Appeals judges at the International Criminal Court (ICC) have rejected an application for interim release filed by former Ivorian President Laurent Gbagbo, upholding an earlier finding that he still represents a flight risk.
In a September 8 ruling, judges determined that the Pre-trial Chamber was right in finding that there was a network of Gbagbo supporters that could aid his abscondment from court and that his continued detention was therefore necessary.
The Appeals Chamber said evidence submitted by the prosecutor, including an April 13, 2015 report of the United Nations Groups of Experts on Ivory Coast, plus calls for Gbagbo’s release by various actors, showed that the network of supporters continues to exist.
Gbagbo, who was president of the Ivory Coast between 2000 and April 2011, has been in ICC custody since November 2011. He was arrested following a civil war that resulted from his refusal to step down after losing an election in 2010. Prosecutors allege that between December 2010 and March 2011, Gbagbo and members of his inner circle ordered, solicited, or induced the commission of murder, rape, persecution, and other inhumane acts. The crimes were reportedly committed in the Ivorian capital Abidjan.
Gbagbo is jointly charged with Charles Blé Goudé, a former youth minister in the Gbagbo regime, with fomenting the violence that engulfed the country after the disputed elections. Goudé was arrested in 2013 in Accra, Ghana, and was transferred to The Hague in 2014.
Although the ICC also issued arrest warrants for former first lady Simone Gbagbo in 2012, Ivorian authorities declined to hand her over, stating that they were trying her in national courts. Last March, the Court of Justice in Abidjan sentenced her to 20 years in prison for undermining state security and other crimes. The ICC prosecution alleges that Simone Gbagbo bears individual criminal responsibility, as indirect co-perpetrator, for four counts of crimes against humanity: murder, rape and other sexual violence, persecution, and other inhumane acts.
Under the ICC rules, the court conducts periodic reviews to determine whether an accused in detention can be offered interim release. The release is normally offered where there are changed circumstances to justify conditional release. Since 2012, Gbagbo has been petitioning judges for interim release, but prosecutors have argued―and judges have agreed―that due to the extended network of supporters that he still has, Gbagbo could abscond from justice once he is offered interim release.
In the latest decision of the Appeals Chamber, judges said the Gbagbo defense erroneously blamed the Pre-trial Chamber for failing to take into consideration a change of circumstances since the last review was conducted.

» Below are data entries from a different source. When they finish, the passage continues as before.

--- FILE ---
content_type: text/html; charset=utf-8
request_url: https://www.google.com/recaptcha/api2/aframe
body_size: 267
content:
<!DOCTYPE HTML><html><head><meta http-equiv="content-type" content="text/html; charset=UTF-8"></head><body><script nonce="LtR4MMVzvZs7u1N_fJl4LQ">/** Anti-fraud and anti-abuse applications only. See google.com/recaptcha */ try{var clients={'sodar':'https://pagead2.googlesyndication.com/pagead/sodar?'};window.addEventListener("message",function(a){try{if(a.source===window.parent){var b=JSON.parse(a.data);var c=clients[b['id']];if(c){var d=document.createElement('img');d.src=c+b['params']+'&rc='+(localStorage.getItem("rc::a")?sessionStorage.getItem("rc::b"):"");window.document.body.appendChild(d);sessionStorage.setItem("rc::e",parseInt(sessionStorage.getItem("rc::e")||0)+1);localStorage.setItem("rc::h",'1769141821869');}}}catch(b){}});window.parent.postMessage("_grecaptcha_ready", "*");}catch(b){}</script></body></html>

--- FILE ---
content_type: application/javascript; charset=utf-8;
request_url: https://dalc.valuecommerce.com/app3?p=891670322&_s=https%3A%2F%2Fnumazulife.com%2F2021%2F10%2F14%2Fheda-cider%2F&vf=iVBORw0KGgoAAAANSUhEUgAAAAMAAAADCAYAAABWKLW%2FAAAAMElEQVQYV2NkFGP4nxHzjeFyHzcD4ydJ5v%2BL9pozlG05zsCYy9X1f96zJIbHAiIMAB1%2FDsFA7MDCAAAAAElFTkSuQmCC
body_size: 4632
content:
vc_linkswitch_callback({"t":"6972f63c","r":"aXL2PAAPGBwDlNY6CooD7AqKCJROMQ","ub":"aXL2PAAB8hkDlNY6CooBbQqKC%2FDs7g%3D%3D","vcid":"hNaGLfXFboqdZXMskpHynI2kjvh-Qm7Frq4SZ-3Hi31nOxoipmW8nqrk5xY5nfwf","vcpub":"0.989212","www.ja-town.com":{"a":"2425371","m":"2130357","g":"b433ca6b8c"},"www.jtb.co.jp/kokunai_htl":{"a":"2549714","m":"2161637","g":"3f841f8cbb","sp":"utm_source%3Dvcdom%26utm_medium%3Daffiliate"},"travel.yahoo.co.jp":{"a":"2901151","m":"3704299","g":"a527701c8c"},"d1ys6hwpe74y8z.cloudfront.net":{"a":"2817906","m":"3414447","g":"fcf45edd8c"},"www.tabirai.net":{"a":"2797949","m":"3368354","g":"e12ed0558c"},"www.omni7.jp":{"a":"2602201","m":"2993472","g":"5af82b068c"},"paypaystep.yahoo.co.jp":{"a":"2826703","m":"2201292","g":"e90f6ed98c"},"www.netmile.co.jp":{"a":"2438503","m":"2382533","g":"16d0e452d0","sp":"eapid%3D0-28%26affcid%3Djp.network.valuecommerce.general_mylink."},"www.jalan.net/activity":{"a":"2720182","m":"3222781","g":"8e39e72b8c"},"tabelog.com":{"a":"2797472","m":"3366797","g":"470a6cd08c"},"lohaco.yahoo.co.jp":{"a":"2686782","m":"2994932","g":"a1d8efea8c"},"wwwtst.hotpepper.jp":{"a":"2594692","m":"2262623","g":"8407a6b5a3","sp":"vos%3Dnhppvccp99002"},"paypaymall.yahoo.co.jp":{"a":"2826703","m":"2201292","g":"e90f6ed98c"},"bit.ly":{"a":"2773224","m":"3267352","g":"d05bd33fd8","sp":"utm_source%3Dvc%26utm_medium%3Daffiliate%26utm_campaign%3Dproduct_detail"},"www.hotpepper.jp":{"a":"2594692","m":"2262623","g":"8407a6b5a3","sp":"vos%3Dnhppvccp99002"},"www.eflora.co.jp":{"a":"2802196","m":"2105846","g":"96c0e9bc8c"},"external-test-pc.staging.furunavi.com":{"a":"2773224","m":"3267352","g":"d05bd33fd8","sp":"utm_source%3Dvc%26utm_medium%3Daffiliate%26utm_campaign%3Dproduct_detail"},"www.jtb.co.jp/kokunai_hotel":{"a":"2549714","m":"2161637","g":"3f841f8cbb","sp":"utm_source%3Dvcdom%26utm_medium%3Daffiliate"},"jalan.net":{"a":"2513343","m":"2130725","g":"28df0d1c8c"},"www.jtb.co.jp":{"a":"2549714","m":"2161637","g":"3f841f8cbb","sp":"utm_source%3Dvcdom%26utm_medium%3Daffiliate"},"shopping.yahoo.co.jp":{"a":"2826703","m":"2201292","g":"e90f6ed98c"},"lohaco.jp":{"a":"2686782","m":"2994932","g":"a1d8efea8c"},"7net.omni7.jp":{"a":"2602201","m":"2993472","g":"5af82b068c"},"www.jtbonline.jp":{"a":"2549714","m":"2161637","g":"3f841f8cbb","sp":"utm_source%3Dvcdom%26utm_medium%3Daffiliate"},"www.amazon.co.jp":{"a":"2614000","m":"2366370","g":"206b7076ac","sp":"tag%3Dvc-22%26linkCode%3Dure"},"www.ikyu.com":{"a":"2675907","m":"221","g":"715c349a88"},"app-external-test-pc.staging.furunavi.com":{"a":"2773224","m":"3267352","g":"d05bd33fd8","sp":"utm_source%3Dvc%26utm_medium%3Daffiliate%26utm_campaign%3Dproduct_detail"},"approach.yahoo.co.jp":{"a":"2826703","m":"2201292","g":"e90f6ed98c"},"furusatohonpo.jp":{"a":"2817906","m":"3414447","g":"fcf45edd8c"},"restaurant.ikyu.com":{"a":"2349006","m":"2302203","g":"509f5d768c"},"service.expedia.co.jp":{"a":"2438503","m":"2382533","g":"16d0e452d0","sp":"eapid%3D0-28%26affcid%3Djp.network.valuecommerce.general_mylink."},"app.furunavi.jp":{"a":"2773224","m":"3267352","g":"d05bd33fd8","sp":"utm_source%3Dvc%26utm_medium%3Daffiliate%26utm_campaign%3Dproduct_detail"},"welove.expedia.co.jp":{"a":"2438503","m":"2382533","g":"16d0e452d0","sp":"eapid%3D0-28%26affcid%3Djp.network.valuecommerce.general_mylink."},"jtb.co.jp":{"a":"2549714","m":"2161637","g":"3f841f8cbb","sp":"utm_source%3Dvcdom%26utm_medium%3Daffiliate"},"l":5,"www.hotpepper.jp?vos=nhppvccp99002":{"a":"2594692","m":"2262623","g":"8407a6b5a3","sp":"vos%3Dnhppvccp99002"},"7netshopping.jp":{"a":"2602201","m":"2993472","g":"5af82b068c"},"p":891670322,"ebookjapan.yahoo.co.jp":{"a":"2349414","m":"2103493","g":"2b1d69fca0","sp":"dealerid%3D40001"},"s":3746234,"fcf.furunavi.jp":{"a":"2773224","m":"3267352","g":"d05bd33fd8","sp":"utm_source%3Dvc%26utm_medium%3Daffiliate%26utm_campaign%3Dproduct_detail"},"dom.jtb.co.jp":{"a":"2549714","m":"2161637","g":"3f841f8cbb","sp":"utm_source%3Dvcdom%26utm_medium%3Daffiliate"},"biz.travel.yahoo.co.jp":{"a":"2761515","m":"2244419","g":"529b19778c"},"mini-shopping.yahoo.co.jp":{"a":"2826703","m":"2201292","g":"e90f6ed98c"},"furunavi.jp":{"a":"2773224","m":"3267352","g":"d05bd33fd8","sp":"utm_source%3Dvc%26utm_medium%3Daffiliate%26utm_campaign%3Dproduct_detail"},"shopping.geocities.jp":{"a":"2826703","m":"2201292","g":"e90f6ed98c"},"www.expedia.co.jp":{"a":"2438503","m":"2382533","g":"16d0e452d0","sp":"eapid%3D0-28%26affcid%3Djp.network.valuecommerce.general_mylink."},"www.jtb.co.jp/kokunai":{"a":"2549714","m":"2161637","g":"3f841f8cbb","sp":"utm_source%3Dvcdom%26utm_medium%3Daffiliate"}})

The defense asked judges to direct the prosecution to provide details on what the “pro-Gbagbo network” means and how it operates. Defense lawyers also stated that claims by Ivorian Popular Front (FPI) leaders and activists that they are Gbagbo’s followers does not suffice to criminalize the party. The FPI is the party Gbagbo led. Defense lawyer Emmanuel Altit also argued that the prosecutor failed to provide evidence that the people calling for Gbagbo’s release wished to help him abscond.
In their ruling, appeals judges determined that it was incorrect to claim that Gbagbo was precluded from challenging the conditions justifying his continued detention. “The Appeals Chamber notes, however, that in challenging the conditions justifying detention, it is not enough to merely allege changed circumstances based solely on arguments that have already been determined to be of no relevance,” they added.
The opening of Gbagbo’s trial is scheduled for November 10, 2015.